The cost of inaction on physical inactivity to public health-care systems: a population-attributable fraction analysis

Affiliations

The cost of inaction on physical inactivity to public health-care systems: a population-attributable fraction analysis

Andreia Costa Santos et al. Lancet Glob Health. 2023 Jan.

Abstract

Background: Physical inactivity is an important modifiable risk factor for non-communicable diseases (NCDs) and mental health conditions.

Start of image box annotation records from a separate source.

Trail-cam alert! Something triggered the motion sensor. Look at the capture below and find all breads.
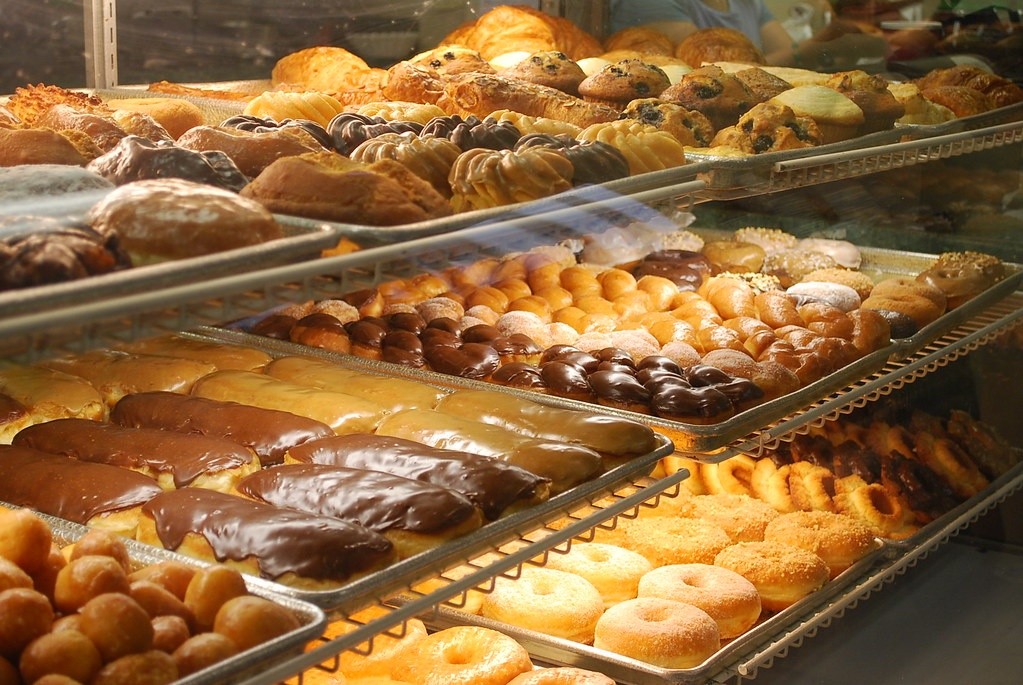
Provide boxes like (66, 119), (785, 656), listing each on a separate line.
(2, 250), (914, 580)
(0, 0), (1023, 290)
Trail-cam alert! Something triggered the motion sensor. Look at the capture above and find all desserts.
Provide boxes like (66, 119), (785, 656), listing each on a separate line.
(0, 507), (303, 685)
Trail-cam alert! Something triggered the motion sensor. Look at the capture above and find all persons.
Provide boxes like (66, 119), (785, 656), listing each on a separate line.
(609, 0), (798, 66)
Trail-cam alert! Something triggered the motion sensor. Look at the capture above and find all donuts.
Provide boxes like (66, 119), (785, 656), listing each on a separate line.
(274, 394), (1014, 685)
(552, 162), (1022, 341)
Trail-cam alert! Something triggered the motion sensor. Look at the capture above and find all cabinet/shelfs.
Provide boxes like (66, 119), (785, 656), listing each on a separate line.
(0, 120), (1023, 685)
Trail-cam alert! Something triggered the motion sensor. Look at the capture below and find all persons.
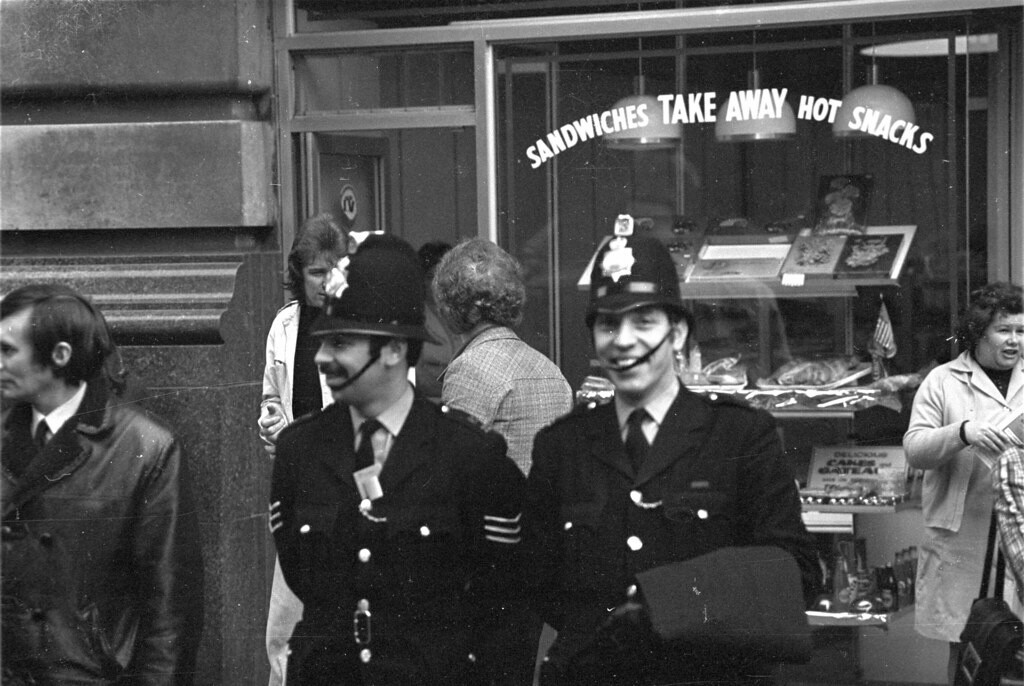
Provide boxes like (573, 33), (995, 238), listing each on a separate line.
(902, 282), (1023, 686)
(0, 282), (210, 686)
(678, 219), (796, 458)
(257, 211), (826, 686)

We aimed to estimate the public health-care costs associated with these diseases because of physical inactivity, which will help policy makers to prioritise investment in policy actions to promote and enable more people to be more active.

Methods: We used a population-attributable fraction formula to estimate the direct public health-care costs of NCDs and mental health conditions for 2020-30. The disease outcomes that we included were incident cases of coronary heart disease, stroke, type 2 diabetes, hypertension, cancer (breast, colon, bladder, endometrial, oesophageal, gastric, and renal), dementia, and depression in adults aged at least 18 years. We used the most recent health and economic data evidence available for 194 countries.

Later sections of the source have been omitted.